Let's face it, we didn't do anything right when we first met. We didn't become friends, and then date, and then spend an engagement working out the correct formula for our lives. We didn't go through counseling before our quick wedding . . . you know, those sessions that teach you how to deal with the trials of marriage. Instead, we were star-crossed the first time we met and became soul mates on the very next date. My poor husband ran up much credit debt trying to convince me that he loved me . . . he didn't have to, it was mutual. I won't bore you with some of these other details . . . especially with a certain Christmas party and my cute borrowed mini-skirt and tights . . . We did, however, get married shortly after we met. You would be shocked if you knew how short a time we dated. We stressed out over financial issues and didn't plan our children. And we've lasted many years . . . without question. Amazing! We didn't do ANYTHING the proverbial right and yet . . . Our "we" is so right.

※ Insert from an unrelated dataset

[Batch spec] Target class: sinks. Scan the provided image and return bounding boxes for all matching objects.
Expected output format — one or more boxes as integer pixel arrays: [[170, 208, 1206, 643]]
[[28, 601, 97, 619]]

There's another ingredient in this formula . . . our kids. We both grew up with divorced parents and neither of us wanted our kids to go through the same. It's why we just don't consider any other relationship option. But there's more to it than this . . . kids are like glue. They make us stick together. We are the proverbial proud parents when we attend our kids' concerts, conferences, and sporting events. We desperately miss our kids when we have to go places without them. We disagree about our kids and worry about our kids . . . together. They complete our relationship circle and I'm grateful for every fleeting minute I spend as a parent.
Amazing . . . I'm still smiling about this achievement and will be for some time . . . Happy anniversary to me! Happy anniversary to us!